*** Entries provided ***

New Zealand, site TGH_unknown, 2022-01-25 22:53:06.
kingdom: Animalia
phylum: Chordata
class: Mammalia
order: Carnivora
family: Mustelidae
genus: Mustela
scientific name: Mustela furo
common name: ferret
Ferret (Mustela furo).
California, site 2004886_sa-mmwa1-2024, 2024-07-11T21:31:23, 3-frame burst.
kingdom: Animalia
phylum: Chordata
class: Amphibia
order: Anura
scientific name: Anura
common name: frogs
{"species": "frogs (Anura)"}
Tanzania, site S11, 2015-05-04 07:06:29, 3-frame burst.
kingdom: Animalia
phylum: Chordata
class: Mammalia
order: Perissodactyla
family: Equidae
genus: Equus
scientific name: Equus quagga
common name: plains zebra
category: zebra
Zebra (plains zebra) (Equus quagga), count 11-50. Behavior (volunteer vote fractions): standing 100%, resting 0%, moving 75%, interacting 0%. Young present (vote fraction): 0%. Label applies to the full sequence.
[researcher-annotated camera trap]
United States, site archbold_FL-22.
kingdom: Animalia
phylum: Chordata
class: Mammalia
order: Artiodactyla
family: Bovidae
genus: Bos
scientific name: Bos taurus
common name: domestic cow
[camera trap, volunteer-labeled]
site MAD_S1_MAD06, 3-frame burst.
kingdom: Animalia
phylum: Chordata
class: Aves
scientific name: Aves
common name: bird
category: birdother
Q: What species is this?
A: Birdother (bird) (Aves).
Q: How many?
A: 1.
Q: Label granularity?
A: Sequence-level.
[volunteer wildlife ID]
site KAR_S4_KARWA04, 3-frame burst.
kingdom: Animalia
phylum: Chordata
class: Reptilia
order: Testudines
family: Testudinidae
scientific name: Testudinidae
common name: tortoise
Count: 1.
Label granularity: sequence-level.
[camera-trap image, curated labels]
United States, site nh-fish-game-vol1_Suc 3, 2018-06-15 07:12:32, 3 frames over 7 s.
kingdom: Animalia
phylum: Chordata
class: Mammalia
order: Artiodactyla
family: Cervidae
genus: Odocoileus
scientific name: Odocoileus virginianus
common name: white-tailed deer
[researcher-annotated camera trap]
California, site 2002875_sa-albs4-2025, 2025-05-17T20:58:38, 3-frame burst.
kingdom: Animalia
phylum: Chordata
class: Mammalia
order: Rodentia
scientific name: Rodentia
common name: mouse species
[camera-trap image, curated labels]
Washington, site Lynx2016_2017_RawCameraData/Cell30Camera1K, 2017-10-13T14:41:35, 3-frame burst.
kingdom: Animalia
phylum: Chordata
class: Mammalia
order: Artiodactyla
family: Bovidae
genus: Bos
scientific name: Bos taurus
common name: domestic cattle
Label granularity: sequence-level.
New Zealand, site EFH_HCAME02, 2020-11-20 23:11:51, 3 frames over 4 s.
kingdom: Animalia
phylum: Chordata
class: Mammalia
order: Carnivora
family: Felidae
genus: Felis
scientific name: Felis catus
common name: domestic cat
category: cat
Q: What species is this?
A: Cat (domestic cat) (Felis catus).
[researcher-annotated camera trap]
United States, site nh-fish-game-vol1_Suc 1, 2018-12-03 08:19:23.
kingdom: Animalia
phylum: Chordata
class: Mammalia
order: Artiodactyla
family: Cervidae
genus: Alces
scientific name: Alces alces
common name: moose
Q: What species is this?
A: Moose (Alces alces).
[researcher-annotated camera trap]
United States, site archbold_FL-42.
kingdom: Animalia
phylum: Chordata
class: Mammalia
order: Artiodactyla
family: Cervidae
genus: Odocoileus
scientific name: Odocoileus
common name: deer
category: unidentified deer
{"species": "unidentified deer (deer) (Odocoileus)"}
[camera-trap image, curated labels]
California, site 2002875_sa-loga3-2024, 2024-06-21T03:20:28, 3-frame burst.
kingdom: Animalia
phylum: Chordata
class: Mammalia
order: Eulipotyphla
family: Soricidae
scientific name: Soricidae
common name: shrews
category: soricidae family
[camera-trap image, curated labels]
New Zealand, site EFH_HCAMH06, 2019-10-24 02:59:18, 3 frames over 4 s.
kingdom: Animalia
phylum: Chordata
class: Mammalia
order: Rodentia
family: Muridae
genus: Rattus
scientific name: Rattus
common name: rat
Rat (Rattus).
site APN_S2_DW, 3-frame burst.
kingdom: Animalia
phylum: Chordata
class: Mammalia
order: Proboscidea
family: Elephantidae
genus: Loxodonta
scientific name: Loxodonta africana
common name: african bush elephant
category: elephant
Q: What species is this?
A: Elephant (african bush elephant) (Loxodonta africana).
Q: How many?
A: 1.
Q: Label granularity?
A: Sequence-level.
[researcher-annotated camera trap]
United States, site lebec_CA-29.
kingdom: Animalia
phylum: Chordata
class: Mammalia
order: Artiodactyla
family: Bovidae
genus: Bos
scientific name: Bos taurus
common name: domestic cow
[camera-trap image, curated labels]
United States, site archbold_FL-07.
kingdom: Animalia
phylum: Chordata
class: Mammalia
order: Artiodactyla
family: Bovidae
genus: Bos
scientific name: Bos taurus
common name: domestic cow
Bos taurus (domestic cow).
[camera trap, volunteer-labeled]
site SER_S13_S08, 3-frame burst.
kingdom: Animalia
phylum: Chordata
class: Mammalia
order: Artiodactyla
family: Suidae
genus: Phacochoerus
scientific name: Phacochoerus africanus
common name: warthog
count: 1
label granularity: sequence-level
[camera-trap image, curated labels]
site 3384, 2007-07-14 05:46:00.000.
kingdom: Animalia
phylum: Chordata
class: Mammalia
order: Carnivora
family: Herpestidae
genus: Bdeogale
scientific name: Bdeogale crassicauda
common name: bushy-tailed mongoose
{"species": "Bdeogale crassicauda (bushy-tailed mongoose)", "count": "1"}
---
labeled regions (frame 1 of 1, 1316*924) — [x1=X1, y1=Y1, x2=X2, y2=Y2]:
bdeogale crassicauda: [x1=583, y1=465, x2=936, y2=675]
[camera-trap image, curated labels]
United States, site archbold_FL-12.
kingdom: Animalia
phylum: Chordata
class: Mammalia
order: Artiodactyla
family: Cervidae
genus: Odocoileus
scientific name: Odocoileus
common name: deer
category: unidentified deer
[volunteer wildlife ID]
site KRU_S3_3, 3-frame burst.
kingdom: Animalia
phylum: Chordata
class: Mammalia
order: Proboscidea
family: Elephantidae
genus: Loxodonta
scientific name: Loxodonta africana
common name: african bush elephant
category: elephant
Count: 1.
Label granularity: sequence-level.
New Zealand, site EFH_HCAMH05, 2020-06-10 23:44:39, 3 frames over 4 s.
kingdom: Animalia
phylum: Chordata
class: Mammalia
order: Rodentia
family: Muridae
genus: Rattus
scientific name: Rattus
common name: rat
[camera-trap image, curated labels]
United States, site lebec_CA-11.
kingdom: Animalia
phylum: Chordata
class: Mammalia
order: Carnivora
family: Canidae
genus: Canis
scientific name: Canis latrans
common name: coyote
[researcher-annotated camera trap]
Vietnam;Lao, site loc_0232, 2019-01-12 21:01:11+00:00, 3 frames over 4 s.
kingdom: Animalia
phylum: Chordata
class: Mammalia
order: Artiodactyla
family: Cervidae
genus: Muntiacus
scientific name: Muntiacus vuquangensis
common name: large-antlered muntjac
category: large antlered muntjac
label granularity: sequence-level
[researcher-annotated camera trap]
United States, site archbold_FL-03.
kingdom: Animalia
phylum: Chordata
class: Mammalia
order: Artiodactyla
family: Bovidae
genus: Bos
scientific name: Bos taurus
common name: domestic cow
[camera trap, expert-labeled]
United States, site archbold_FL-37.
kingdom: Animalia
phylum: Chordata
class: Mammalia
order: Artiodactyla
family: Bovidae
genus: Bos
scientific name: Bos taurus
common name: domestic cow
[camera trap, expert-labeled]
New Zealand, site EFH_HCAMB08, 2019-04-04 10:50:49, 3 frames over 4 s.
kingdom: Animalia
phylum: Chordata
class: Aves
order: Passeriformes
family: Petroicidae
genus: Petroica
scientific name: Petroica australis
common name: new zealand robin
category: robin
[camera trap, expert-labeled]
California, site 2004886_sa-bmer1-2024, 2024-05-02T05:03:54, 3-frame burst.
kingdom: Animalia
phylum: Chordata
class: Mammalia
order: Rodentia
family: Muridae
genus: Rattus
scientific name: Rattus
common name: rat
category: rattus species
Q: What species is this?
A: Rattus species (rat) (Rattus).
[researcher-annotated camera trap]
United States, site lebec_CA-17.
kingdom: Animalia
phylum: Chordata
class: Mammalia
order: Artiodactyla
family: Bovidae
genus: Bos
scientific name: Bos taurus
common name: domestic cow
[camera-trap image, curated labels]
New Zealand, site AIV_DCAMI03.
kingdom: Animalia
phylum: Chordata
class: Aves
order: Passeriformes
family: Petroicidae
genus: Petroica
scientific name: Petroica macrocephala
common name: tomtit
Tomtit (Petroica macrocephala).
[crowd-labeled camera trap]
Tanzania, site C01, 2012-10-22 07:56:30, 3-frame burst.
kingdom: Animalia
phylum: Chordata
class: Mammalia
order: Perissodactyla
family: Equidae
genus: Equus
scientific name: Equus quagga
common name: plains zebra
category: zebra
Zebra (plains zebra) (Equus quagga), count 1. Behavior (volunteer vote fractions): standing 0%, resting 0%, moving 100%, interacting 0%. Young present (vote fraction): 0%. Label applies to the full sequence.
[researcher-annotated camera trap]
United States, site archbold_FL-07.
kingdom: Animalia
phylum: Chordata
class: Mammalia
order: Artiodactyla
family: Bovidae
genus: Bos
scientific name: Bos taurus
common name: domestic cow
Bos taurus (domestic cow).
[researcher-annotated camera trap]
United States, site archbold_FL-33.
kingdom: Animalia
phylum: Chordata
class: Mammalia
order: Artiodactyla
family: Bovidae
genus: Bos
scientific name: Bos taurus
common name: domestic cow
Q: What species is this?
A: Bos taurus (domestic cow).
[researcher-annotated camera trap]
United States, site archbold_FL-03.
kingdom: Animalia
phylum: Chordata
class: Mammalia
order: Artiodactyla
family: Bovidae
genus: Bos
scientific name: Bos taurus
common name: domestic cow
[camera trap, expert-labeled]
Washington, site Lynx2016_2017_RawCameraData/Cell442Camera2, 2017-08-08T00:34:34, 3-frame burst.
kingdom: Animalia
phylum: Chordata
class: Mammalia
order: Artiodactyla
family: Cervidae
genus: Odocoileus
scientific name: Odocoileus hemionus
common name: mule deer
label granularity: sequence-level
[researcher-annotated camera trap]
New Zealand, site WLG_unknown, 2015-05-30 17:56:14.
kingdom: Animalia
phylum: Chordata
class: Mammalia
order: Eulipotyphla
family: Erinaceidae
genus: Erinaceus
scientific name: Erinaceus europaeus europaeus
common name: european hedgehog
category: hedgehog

*** End of Entries provided ***

Problem: If a line of the records above holds the word "California", show it.

Result for this task:
California, site 2004886_sa-mmwa1-2024, 2024-07-11T21:31:23, 3-frame burst.
California, site 2002875_sa-albs4-2025, 2025-05-17T20:58:38, 3-frame burst.
California, site 2002875_sa-loga3-2024, 2024-06-21T03:20:28, 3-frame burst.
California, site 2004886_sa-bmer1-2024, 2024-05-02T05:03:54, 3-frame burst.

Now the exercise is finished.